| Available records |
━━━━━━━━

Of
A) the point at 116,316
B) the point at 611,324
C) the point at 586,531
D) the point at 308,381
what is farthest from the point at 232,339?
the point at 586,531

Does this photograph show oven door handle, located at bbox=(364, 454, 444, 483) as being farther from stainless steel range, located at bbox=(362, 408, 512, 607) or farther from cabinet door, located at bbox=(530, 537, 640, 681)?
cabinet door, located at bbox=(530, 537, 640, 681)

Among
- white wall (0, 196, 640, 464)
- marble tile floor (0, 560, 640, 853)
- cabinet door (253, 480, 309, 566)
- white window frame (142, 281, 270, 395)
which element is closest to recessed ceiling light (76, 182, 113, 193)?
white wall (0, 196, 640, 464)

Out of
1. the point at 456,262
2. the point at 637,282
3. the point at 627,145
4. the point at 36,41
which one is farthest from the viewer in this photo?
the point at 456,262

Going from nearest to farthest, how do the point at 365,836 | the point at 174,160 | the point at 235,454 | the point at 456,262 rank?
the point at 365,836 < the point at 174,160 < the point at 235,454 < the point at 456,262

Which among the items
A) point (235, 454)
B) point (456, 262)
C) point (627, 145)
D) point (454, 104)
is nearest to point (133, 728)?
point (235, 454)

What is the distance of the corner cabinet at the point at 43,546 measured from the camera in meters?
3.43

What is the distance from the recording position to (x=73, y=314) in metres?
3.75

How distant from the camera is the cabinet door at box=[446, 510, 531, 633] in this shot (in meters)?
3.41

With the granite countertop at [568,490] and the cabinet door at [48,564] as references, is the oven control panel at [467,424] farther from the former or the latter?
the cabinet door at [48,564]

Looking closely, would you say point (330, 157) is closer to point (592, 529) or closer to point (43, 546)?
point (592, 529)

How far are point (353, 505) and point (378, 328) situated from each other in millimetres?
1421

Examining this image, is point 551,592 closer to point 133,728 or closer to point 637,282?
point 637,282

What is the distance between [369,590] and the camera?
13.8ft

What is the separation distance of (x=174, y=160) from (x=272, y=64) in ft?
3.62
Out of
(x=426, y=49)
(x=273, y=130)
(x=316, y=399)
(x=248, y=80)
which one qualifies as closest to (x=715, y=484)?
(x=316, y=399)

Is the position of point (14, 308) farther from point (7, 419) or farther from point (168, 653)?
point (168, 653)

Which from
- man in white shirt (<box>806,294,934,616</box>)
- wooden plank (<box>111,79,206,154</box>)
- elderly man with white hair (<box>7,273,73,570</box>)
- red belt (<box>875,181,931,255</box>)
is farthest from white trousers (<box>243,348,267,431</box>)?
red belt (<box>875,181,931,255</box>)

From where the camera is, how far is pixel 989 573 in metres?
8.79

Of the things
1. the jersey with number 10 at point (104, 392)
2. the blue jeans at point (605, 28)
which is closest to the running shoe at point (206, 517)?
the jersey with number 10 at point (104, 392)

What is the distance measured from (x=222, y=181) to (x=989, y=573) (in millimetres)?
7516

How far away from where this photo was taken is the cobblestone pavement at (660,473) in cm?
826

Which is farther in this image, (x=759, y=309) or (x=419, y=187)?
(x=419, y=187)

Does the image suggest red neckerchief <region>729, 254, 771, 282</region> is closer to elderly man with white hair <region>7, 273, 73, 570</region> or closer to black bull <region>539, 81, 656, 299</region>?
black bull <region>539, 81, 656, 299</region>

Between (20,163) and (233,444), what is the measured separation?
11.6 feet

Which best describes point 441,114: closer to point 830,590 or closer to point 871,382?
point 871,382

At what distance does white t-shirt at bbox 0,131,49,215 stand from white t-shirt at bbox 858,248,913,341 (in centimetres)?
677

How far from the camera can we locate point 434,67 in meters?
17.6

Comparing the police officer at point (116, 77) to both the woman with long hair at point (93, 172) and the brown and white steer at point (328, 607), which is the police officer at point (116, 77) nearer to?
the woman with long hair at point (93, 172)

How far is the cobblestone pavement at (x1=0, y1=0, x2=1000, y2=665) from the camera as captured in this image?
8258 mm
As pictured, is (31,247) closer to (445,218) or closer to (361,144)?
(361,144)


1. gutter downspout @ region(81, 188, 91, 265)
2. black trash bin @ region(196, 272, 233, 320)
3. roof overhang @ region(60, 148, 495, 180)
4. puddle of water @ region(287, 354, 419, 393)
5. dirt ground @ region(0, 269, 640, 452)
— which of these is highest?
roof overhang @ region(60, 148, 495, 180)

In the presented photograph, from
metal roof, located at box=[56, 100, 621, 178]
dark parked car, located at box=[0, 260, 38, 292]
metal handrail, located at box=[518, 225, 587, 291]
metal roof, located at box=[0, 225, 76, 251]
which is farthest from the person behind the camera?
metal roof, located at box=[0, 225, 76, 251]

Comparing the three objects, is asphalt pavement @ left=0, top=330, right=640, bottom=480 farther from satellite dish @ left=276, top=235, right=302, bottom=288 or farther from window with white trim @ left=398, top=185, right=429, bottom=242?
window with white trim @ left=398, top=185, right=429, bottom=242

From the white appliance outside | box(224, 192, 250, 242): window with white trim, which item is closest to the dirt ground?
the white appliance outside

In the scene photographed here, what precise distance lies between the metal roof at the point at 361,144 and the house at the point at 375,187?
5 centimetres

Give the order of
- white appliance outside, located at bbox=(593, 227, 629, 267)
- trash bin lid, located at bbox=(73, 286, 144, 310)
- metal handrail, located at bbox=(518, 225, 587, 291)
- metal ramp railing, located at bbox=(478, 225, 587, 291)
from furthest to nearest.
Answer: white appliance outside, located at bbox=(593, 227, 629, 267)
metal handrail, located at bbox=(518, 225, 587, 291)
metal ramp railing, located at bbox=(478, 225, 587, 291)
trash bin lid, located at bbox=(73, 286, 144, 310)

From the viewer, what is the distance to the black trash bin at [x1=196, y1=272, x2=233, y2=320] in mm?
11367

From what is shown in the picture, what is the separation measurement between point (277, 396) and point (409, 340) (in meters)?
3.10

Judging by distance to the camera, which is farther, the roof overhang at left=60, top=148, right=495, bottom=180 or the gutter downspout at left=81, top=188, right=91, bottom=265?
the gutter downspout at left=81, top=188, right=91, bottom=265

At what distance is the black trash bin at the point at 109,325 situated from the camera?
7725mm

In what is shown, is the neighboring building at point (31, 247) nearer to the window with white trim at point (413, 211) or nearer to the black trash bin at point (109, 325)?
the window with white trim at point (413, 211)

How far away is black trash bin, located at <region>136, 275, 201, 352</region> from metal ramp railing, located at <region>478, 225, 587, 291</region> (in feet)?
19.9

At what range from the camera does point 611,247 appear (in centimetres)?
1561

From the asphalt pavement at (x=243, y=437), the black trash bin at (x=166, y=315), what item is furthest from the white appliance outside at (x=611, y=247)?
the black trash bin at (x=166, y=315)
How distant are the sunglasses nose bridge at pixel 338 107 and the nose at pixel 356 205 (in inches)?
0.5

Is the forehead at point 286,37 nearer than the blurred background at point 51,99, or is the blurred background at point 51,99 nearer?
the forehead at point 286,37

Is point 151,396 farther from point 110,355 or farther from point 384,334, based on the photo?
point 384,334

━━━━━━━━

| Aim |
Copy out the entries above word for word, from the line containing "At what range" through the end of the entries, inclusive.

| Full solution |
At what range from the camera does point 611,247 appear (in centimetres)?
1561

From the asphalt pavement at (x=243, y=437), the black trash bin at (x=166, y=315), what item is furthest from the white appliance outside at (x=611, y=247)?
the black trash bin at (x=166, y=315)
How distant are the sunglasses nose bridge at pixel 338 107 and the nose at pixel 356 205 (in inches)?
0.5

Is the forehead at point 286,37 nearer than the blurred background at point 51,99, or is the blurred background at point 51,99 nearer?
the forehead at point 286,37

Is point 151,396 farther from point 110,355 or farther from point 384,334, based on the photo?
point 384,334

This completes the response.